The method and the presented results seem logical and reasonable; no significant flaws were detected by my side, even though I am not an expert in GCMs, especially not for this model. Therefore, from my modest perspective, I see the paper as acceptable, but there are some suggestions and comments from my side:
Major comments:
The temporal framework in which the model results are presented is based on glacial cycles and the marine isotope stages, whereas the research target is mainly tropical. There are arguments to see this as problematic, as it can be a north-western perspective that acts as a framework to understand tropical climate, leading to false reasoning about forcing factors. They may also lead to false conclusions when they are used to discussing tropical climates if NH climate implications are applied. In contrast, cycles of the Monsoon Index could simply be counted and labeled, or absolute ages could be used.
The draft presents its results mainly as a cost-efficient estimation of past AHP patterns based on the simple linear fit. However, the fit itself is of interest, as it shows that orbitals are the main drivers of AHPs, not GHGs or ice sheets. Why is this not presented as an exciting result to be discussed?
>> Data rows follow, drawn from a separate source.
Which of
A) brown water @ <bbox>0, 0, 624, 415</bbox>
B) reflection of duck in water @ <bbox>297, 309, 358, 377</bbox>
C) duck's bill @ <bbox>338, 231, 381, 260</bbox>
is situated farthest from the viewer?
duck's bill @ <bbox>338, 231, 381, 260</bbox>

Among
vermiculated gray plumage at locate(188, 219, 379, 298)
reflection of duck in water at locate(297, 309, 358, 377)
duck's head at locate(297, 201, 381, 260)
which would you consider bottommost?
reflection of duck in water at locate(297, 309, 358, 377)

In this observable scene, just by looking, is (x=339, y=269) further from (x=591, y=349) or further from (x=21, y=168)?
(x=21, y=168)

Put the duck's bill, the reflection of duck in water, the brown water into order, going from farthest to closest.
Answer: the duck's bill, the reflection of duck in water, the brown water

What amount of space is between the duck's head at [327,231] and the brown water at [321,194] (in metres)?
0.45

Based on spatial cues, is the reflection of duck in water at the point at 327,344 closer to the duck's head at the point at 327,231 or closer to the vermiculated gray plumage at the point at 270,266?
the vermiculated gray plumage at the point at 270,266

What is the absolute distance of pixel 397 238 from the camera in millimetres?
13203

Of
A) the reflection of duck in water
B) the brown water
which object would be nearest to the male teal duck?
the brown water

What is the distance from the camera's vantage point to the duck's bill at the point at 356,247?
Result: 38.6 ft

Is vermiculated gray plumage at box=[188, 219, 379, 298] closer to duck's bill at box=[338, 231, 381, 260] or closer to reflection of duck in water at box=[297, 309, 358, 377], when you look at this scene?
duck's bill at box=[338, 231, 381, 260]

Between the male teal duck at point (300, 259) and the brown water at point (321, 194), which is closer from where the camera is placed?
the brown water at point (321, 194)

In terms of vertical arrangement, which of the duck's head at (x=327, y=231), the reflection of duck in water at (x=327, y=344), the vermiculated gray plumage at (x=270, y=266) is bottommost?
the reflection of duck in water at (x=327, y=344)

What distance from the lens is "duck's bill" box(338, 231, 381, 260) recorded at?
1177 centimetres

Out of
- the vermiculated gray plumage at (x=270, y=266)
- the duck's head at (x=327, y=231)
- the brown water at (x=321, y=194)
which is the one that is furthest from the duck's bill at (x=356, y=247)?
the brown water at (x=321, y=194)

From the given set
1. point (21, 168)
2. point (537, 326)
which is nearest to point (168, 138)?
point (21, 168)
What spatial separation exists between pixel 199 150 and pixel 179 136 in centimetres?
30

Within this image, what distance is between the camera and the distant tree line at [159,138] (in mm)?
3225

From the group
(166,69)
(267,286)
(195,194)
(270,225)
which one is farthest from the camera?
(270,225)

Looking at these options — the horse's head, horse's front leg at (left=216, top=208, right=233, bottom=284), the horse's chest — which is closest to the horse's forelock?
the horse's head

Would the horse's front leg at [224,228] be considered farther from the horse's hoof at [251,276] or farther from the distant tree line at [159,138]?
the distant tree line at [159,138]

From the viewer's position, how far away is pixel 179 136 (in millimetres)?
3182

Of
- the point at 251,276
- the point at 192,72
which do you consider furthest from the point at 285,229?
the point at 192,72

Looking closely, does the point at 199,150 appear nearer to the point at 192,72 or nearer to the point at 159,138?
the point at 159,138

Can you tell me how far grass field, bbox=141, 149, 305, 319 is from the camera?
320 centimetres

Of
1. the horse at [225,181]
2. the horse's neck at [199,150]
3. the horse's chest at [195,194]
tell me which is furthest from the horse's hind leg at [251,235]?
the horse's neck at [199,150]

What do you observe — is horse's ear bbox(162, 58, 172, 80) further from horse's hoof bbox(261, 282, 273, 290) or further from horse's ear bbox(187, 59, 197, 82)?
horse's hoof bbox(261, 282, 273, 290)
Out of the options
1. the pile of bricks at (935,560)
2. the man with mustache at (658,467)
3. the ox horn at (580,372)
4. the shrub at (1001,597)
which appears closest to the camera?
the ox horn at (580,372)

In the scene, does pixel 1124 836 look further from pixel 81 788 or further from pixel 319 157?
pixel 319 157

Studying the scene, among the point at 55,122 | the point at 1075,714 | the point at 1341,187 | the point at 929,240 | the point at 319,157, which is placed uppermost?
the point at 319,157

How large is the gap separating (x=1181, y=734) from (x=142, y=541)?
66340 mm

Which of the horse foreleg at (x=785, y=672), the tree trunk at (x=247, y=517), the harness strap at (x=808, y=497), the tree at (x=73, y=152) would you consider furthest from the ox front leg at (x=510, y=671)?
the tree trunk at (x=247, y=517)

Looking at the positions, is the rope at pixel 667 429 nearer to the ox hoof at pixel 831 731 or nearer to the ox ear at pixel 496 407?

Vegetation and vegetation feedback are non-linear and have multimodal distributions. However, EOF assumes unimodality and works better with a Gaussian distribution. How is this considered?
Minor Comments:
L5: Capitalize African Humid Period (AHP)?
L25: „1.7 ka to 4.2 ka,“ Where are these definite numbers from? There is a reference needed. Also, a broadened perspective on when, where, and how the AHP ends would be helpful (e.g., abrupt/ gradual, eastern vs. western Africa, or N-S transect, e.g., Shanahan et al., 2015)
L110: Marine sediment reflectance is rapidly introduced here and would need some more explanation for the non-marine audience
L115: More wording could be helpful to explain that the output of the model is compared to proxy results and other model insights
L145: Eastern Africa instead of East Africa, as East Africa refers to the colonial name, whereas eastern Africa is the geographical term
L165: If the last AHP, which has the best ground truth so far, is not correctly reconstructed, how do we assume the model works correctly?
L235: I think this is an exciting output of the study as it shows, with a simple linear model, the contributions of the forcing factors to Africa’s climate heartbeat. For the last sentence, I would pronounce the weakening of the orbital forcing without necessarily increasing NH forcing on tropical African climate.
L325: Indeed, pattern scaling is an empirical method, and there is no precursor to having the model trained on, so it is extrapolating; hence, reaction patterns to this GHG forcing are simply unknown.
L375: An AHP SW-NE tilt exists in the Krapp et al. (2021) dataset, foremost in the MAP. It is weak and underestimated compared to the terrestrial observations, but it exists.